I haven't had many serious relationships. Only one other than you really. So... I don't know what I'm doing. I don't really know what the future's going to be like... I don't know what I'm supposed to do a lot of the time. Even though I may not be able to fathom "forever," I know that I want it with you. 

I don't particularly know what my main point here is... 

I just... feel bad. For bitching. For not being considerate. Honestly... for not being good enough for you. Don't misunderstand, I do not think myself below you and I don't find you faultless... but I haven't been good enough to you or for you. I hope you know that I bitch because I feel that comfortable with you... that I think you will understand. It may not make sense... but I would never do that with someone I didn't trust. I've always just rolled over and taken anything I could get... the fact that I'm no longer doing that is actually good. I just think maybe I went a bit too far and now need to pull myself in.

I don't know how to fix the fears or paranoia. I just don't. I explained to you the other day about that. About the connections that are made in my mind and how it leads to these things. That is the best explanation I have. I don't know if it helps or not.

I trust you.

You are worthy of my trust. You will not do anything to break my trust or make me regret trusting you. You love me. 

I will figure it out. Or better... we will figure it out. Now that I have pinpointed my issues (with the mental connections) hopefully we'll be able to figure out something that helps. Or I will. It is not your responsibility after all.

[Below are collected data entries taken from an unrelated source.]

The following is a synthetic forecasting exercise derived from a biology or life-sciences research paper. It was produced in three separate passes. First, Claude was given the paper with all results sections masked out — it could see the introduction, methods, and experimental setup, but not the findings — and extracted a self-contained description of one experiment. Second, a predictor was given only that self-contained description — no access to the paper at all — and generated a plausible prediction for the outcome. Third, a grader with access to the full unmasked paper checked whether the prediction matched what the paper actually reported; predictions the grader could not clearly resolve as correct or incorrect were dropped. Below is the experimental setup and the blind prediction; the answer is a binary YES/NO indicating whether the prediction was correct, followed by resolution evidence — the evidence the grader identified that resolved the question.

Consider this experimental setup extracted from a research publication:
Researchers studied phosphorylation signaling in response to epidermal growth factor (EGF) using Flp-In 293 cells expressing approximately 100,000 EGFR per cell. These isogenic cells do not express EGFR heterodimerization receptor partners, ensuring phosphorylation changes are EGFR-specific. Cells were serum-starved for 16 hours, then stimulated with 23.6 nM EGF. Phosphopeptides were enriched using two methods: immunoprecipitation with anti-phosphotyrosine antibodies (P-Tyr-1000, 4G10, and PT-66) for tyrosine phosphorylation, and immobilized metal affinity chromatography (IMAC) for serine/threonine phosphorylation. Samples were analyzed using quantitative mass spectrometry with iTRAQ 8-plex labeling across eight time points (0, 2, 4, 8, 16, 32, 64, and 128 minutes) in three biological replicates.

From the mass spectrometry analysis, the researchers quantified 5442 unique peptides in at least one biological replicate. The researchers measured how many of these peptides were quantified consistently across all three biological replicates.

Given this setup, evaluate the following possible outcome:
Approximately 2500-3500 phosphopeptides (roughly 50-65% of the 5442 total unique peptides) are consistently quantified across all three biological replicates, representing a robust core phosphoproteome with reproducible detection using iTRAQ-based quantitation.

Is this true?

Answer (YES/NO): NO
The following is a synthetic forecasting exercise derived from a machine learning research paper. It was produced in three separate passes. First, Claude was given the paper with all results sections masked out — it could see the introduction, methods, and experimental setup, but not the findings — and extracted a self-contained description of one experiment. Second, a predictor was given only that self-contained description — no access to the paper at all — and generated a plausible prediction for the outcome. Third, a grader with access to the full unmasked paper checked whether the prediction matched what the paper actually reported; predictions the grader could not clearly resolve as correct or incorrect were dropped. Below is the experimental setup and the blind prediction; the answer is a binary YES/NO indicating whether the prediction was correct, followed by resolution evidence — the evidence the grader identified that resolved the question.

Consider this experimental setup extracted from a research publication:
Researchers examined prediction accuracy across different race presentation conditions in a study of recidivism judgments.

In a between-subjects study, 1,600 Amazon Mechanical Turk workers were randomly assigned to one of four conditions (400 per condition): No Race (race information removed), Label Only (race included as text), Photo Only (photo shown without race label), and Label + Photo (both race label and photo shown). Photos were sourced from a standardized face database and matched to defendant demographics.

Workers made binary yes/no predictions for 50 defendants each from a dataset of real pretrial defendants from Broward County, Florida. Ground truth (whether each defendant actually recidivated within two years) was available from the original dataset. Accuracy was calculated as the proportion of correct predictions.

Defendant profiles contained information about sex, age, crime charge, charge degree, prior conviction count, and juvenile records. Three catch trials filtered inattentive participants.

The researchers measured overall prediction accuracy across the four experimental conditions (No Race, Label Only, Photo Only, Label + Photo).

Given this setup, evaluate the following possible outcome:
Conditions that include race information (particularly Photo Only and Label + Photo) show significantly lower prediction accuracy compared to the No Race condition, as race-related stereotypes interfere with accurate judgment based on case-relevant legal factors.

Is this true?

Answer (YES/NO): NO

I never want you to feel like you're on a leash again. I never want you to feel unappreciated again. I am sure it will happen... but I will start working on it again.

I love you.

Now. To the important bit.

What do you want from me? What would you like me to do or not do or stop doing or start doing? What do you need? How can I make your life better? What can I do to make you want to wake up in the morning? How are you? What is your mental health status? Emotional health status? Physical health status?

Please do not dismiss this. I do care. I do want to know. I really do. I am not just saying it.

I fear that I will become that person that fucks up and then does this apology thing just to draw you back in. I fear that is what you think. I hope this is not the case... I think I just need practice.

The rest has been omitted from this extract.